## Supplied passage
— Start —

On the patterned surface of the second dielectric layer 32, as shown in FIGS. 9A and 9B, there are formed four partial conductor layers 321P constituting the first ground conductor layer 321. Four circular holes 321 a are respectively formed in the four partial conductor layers 321P.
In the dielectric layer 32, there are formed four through holes 32T3 inside the four holes 321 a, respectively. The four through holes 31T3 formed in the dielectric layer 31 are connected to the four through holes 32T3.
Further formed in the dielectric layer 32 are a plurality of through holes 32T0 for forming the plurality of through hole lines 80. The plurality of through holes 31T0 formed in the dielectric layer 31 are connected to the plurality of through holes 32T0.
Further formed in the dielectric layer 32 are four sets of a plurality of through holes 32T1 and four sets of a plurality of through holes 32T2. The four sets of the plurality of through holes 32T1 are used to form the four sets of the plurality of connection conductor sections 71. The four sets of the plurality of through holes 32T2 are used to form the four sets of the plurality of partition conductor sections 72.

— End —

## Provided data
— Start —

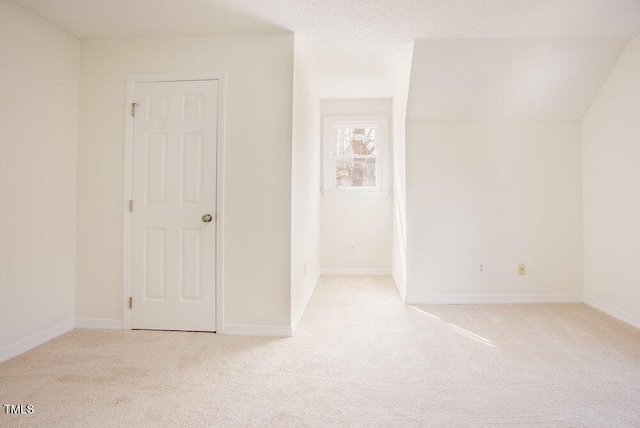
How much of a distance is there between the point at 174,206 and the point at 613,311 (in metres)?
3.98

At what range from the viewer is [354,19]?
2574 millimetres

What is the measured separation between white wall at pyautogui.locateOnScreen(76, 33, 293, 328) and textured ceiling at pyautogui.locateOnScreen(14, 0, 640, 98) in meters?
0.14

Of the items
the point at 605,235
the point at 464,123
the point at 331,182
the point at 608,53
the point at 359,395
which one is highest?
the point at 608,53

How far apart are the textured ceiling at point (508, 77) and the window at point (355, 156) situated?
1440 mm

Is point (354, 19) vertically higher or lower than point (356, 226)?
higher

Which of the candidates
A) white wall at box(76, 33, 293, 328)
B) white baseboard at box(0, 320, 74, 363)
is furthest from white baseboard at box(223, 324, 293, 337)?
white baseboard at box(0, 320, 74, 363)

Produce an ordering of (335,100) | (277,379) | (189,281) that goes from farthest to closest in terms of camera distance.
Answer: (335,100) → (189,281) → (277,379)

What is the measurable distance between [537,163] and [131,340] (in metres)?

— End —
— Start —

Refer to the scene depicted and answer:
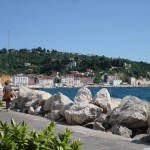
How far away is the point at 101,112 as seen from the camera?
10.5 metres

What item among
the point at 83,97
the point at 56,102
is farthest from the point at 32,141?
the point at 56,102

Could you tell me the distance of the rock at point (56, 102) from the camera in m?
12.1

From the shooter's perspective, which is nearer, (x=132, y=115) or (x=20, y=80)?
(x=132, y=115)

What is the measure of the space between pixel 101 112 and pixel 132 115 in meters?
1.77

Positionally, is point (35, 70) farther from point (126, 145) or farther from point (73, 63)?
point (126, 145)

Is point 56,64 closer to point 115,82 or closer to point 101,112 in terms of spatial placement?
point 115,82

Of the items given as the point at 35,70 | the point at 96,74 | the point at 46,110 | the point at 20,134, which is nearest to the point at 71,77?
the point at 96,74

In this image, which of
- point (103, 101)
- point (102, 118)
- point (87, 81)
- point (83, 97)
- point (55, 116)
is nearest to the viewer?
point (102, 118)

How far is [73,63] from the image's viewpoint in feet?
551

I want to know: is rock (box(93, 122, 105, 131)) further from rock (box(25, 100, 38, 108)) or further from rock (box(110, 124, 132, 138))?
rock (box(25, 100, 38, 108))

— End —
— Start —

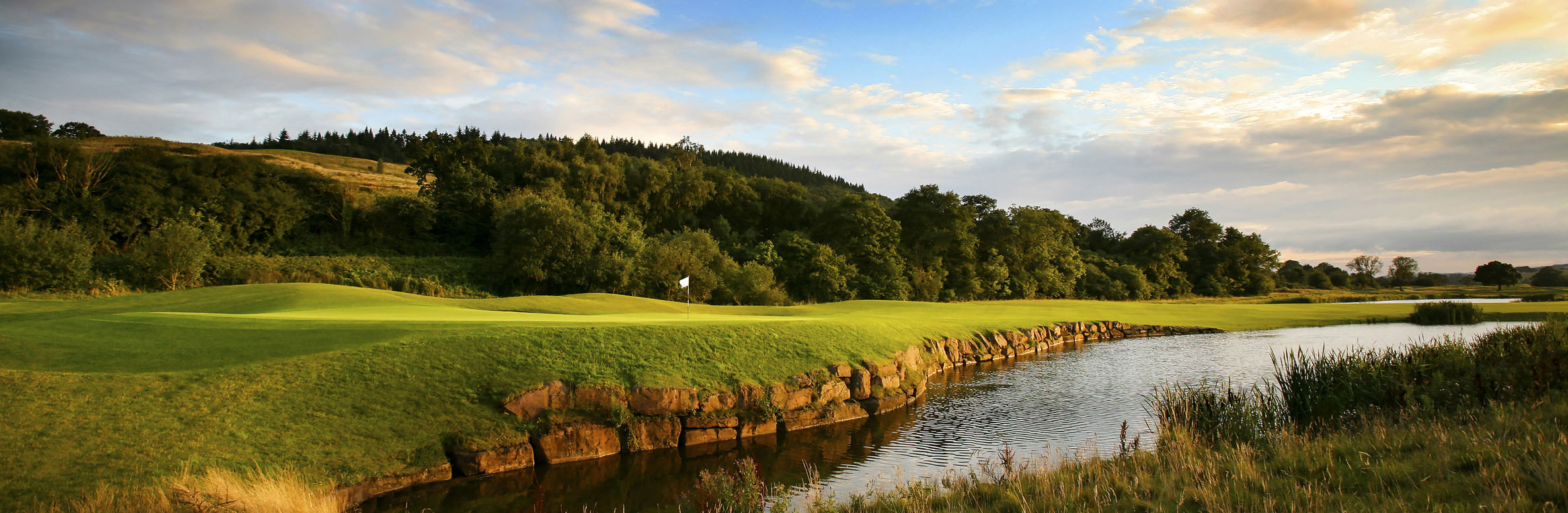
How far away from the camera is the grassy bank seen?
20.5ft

— End —

## Task requirements
a - In the dielectric layer passage, what are the four sets of through holes 32T2 used to form?
b - Go on with the dielectric layer passage, picking up right after its final sentence.
The lines above have no connection to the dielectric layer passage.

## Answers by task
a - They are used to form the four sets of the plurality of partition conductor sections 72.

b -
The four sets of the plurality of through holes 31T4 formed in the dielectric layer 31 are connected to the four partial conductor layers 321P.
As shown in FIGS. 10A and 10B, a plurality of through holes 33T0 for forming the plurality of through hole lines 80 are formed in each of the third to eighth dielectric layers 33 to 38. Further, four sets of a plurality of through holes 33T1 and four sets of a plurality of through holes 33T2 are formed in each of the dielectric layers 33 to 38. The four sets of the plurality of through holes 33T1 are used to form the four sets of the plurality of connection conductor sections 71. The four sets of the plurality of through holes 33T2 are used to form the four sets of the plurality of partition conductor sections 72. Further, four through holes 33T3 are formed in each of the dielectric layers 33 to 38.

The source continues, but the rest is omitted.